▶ [EXERCISE TASKS]:
1/ In the article on militant attacks in Islamabad, what allowed Gen Musharraf to authorize peace deals with the militants in 2004-05? Answer in one to three sentences.
2/ Write the next part of the article on militant attacks in Islamabad, picking up after its final sentence.
------ TEXT ------
Militants put squeeze on Musharraf

M Ilyas Khan
BBC News, Karachi
Wednesday, 7 February 2007

Islamic militants have struck in Pakistan's capital, Islamabad, for the second time in a fortnight, bringing a feeling of dj vu.

In December 2003, two attacks in as many weeks on the country's president and army chief, Gen Pervez Musharraf, shook Islamabad and the world.

But analysts believe recent attacks foreshadow worse times ahead than did the previous ones.

Three years ago, the militants were still struggling to consolidate their position and needed a high-profile target to establish their credentials.

Those attacks propelled Gen Musharraf into a position of strength, with Western powers lining up behind him to prevent the anarchic Islamist forces from capturing Pakistan's nuclear arsenal.

This goodwill enabled Gen Musharraf to authorise a series of peace deals with the militants in 2004-05, thereby creating room for Islamabad to win back its estranged former allies in Afghanistan and the border region.

'New breed' of militant

The present attacks come at a time when Gen Musharraf is under increasing Western pressure to eliminate militant sanctuaries that have come to exist as a result of those deals.

A frequently-asked question in Pakistan is; is the peace deal with the militants still on?

While both Pakistani officials and the militant leaders insist that they want the deal to work, the situation on the ground tells a different story.
------ DATA LISTING ------
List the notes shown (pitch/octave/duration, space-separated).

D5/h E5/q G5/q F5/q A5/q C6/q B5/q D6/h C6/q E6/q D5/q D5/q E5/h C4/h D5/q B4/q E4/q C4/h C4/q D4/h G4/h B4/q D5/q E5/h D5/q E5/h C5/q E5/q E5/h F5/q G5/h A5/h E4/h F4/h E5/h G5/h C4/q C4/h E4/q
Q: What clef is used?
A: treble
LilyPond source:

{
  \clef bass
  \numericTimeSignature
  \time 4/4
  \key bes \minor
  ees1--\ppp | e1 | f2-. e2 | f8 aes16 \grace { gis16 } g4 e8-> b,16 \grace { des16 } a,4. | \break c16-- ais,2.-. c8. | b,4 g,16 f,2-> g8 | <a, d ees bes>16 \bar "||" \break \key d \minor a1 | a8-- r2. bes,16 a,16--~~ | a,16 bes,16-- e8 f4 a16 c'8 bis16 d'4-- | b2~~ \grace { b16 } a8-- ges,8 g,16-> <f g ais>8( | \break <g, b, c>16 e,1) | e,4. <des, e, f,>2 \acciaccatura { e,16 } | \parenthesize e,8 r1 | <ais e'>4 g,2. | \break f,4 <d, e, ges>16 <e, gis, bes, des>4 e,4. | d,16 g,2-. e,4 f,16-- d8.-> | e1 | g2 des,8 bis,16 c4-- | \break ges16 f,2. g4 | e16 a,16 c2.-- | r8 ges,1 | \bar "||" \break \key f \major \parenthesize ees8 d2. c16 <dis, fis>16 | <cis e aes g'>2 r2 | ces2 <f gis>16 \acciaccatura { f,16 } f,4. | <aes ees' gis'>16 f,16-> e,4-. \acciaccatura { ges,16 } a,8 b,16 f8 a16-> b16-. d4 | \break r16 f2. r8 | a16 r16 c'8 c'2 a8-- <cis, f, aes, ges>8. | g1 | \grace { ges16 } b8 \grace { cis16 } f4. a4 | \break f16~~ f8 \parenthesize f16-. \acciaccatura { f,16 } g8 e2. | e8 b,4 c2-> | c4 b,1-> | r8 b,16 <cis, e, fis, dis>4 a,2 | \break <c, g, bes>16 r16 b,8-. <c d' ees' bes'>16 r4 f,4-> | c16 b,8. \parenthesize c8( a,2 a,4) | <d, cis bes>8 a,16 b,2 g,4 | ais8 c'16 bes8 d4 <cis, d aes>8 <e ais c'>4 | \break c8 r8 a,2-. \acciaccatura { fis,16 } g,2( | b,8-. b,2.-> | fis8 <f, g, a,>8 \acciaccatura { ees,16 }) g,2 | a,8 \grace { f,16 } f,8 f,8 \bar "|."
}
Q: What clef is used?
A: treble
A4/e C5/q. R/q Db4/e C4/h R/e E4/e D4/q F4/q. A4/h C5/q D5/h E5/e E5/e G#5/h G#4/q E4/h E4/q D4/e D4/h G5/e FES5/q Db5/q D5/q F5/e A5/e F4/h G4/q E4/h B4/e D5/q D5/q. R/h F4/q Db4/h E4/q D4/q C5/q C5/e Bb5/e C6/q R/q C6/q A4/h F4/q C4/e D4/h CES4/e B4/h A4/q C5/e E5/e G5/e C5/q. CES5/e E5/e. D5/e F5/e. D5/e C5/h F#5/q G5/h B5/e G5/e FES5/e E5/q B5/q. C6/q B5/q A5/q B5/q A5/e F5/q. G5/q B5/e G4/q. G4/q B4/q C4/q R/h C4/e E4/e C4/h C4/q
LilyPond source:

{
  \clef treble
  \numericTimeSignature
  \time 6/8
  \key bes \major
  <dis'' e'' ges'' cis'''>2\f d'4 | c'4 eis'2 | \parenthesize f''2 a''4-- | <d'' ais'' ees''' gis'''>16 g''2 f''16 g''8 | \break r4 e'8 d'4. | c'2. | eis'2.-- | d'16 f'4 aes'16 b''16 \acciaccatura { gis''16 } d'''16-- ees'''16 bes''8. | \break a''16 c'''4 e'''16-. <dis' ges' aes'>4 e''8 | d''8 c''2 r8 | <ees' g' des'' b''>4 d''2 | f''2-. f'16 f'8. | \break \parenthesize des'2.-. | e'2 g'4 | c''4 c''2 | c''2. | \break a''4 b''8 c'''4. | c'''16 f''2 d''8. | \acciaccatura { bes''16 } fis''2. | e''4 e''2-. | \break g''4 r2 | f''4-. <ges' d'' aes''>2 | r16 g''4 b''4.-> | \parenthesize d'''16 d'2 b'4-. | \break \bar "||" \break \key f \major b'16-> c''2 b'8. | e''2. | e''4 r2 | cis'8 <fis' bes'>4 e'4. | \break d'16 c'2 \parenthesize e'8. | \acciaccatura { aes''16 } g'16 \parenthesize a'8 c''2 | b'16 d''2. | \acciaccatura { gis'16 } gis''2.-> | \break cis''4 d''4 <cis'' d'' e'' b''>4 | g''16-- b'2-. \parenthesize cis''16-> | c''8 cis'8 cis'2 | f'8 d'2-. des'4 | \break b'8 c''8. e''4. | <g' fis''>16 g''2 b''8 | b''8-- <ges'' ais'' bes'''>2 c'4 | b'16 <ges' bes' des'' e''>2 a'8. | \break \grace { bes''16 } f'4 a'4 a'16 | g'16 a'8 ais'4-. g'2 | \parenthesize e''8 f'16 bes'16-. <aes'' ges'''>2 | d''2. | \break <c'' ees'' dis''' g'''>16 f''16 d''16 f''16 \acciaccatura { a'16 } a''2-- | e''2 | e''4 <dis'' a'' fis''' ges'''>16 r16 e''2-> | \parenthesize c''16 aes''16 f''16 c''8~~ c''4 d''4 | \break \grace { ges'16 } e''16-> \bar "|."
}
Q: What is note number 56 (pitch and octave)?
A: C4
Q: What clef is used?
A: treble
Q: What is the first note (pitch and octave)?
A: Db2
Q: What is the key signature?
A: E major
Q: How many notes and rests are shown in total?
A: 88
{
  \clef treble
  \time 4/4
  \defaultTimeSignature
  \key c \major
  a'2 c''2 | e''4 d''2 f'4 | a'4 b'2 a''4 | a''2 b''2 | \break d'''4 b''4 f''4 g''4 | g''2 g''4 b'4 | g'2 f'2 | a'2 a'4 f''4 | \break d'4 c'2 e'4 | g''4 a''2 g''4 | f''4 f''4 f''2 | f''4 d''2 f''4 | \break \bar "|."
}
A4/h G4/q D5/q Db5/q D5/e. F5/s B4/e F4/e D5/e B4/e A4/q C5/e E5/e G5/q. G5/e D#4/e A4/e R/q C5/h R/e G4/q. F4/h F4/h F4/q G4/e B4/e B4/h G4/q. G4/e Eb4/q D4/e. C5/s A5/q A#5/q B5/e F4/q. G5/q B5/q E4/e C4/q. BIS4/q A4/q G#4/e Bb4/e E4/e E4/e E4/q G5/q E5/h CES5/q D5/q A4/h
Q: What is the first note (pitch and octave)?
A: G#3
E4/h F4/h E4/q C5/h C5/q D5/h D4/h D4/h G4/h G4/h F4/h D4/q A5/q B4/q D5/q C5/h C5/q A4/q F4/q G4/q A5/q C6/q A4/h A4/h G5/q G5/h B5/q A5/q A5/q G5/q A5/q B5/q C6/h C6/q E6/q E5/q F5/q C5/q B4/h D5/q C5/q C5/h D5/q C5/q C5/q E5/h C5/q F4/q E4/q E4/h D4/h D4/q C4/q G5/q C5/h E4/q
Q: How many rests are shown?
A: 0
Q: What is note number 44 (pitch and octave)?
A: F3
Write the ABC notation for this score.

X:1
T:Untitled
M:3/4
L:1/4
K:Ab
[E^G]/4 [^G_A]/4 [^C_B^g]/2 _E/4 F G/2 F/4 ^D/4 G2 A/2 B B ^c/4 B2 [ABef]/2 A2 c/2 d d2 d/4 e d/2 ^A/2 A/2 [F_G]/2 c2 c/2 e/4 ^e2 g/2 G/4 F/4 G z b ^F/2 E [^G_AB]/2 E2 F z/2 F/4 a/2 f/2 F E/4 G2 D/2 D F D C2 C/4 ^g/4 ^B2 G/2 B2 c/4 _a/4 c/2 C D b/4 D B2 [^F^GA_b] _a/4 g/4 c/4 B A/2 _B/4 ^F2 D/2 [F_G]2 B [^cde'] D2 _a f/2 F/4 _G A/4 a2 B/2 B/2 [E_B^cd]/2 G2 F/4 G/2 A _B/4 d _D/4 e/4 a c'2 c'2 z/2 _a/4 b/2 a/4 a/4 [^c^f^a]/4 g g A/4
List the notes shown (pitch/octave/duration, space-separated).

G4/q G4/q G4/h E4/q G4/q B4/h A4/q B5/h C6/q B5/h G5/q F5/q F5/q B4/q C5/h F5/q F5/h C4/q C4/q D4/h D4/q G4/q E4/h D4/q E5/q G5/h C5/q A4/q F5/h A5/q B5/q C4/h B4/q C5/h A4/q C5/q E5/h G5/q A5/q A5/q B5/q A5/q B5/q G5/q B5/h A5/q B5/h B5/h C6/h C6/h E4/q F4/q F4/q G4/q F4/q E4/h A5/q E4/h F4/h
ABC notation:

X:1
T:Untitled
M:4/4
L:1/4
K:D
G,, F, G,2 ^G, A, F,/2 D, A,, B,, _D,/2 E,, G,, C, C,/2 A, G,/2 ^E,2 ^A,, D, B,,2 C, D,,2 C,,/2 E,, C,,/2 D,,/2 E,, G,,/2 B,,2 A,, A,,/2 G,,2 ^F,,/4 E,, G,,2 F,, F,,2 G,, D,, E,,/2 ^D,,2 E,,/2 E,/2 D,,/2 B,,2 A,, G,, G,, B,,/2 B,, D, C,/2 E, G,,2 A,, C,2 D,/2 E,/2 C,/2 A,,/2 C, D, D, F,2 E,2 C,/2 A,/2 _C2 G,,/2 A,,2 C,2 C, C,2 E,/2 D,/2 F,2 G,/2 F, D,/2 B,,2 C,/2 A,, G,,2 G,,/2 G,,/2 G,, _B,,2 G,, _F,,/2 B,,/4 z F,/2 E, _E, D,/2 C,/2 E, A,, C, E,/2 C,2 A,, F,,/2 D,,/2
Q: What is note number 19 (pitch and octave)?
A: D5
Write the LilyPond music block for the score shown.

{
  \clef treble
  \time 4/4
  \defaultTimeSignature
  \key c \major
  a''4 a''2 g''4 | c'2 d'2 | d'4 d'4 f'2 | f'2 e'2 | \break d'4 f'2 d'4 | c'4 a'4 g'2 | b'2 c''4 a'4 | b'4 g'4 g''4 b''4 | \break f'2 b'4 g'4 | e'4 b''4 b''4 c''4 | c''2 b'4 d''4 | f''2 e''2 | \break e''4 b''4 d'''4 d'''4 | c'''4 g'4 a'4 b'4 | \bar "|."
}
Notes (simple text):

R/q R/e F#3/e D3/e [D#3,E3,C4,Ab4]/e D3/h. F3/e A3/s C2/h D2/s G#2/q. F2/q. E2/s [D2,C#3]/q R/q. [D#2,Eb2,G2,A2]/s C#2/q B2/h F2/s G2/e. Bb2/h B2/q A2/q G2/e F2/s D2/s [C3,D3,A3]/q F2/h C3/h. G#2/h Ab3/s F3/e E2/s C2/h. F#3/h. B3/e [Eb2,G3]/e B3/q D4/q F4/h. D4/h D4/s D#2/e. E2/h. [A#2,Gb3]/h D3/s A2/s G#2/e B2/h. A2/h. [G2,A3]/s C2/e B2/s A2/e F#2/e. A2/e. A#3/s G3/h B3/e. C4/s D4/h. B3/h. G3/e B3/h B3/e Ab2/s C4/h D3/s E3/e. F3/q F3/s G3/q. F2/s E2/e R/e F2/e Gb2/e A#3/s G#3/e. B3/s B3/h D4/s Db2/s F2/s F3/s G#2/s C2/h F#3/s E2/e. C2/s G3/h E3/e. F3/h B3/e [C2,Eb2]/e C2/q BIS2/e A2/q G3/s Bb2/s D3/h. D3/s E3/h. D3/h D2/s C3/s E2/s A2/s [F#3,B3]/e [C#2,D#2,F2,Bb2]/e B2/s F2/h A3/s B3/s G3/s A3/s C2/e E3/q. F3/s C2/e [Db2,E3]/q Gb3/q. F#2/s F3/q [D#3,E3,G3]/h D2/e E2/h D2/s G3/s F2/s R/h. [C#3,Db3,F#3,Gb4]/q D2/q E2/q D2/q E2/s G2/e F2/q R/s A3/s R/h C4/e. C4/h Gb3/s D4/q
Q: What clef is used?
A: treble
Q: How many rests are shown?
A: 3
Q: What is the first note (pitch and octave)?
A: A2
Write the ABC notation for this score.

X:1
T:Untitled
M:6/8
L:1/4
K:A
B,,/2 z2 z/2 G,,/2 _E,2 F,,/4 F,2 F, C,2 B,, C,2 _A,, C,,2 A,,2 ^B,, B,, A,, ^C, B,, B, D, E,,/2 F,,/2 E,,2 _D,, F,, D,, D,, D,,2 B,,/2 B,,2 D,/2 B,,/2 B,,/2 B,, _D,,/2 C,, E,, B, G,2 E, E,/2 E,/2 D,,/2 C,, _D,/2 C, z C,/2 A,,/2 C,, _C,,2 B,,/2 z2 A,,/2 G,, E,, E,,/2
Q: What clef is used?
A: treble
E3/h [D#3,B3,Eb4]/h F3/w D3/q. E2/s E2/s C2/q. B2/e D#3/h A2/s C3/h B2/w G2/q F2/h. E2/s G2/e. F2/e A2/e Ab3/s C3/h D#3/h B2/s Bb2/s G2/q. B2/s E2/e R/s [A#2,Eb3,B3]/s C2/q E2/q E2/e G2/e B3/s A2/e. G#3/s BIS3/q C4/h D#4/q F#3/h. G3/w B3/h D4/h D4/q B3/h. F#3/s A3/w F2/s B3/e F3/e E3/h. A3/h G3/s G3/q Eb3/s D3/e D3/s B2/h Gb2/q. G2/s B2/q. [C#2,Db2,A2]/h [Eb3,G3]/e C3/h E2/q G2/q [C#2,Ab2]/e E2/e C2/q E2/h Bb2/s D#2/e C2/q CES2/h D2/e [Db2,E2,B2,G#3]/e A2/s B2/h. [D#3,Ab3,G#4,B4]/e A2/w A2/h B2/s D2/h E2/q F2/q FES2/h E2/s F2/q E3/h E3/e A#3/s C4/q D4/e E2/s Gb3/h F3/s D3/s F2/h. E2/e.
------
▶ [TASK-BY-TASK RESULTS]:
1/ The 2003 attacks on him put Gen Musharraf in a position of strength, with Western powers lining up behind him to keep Islamist forces from capturing Pakistan's nuclear arsenal. That goodwill enabled him to authorize the peace deals.

2/
Since 22 January, militants have hit eight targets in northern Pakistan, killing at least 24 people.

Among the attackers are five suicide bombers, and their victims include five military personnel and nine personnel from other security units including the police.

Police investigators say the attacks were launched by a "new breed" of militant linked to Baitullah Mehsud, a Taleban commander from South Waziristan and a signatory of one of the peace deals.

Mr Mehsud vowed revenge following a Pakistani air strike that killed eight people in South Waziristan's Zamzola area on 16 January.

He called it a breach of the peace deal and said its future now depended on the actions of the Pakistan army.

'Safe havens'

Analysts believe the attacks are a warning that if Pakistan scuttles the peace deal, it will have to suffer the consequences.

But can Pakistan withstand Western pressure and hold peace in the tribal region?

Although President Musharraf has been defending the peace deals as a means of isolating al-Qaeda and Taleban militants, he has also shown occasional signs of cracking under Western pressure.

During his visit to the US late last year, he said that while the Pakistani intelligence agency ISI was not helping Taleban, some former ISI officials may have done so.

More recently, he has further conceded that he knew of some incidents at some Pakistani border posts where a "blind eye was being turned" to Taleban movements.

Apparently, Gen Musharraf is trying to come clean with the Western powers on the issue at a time when the US administration is upping the ante.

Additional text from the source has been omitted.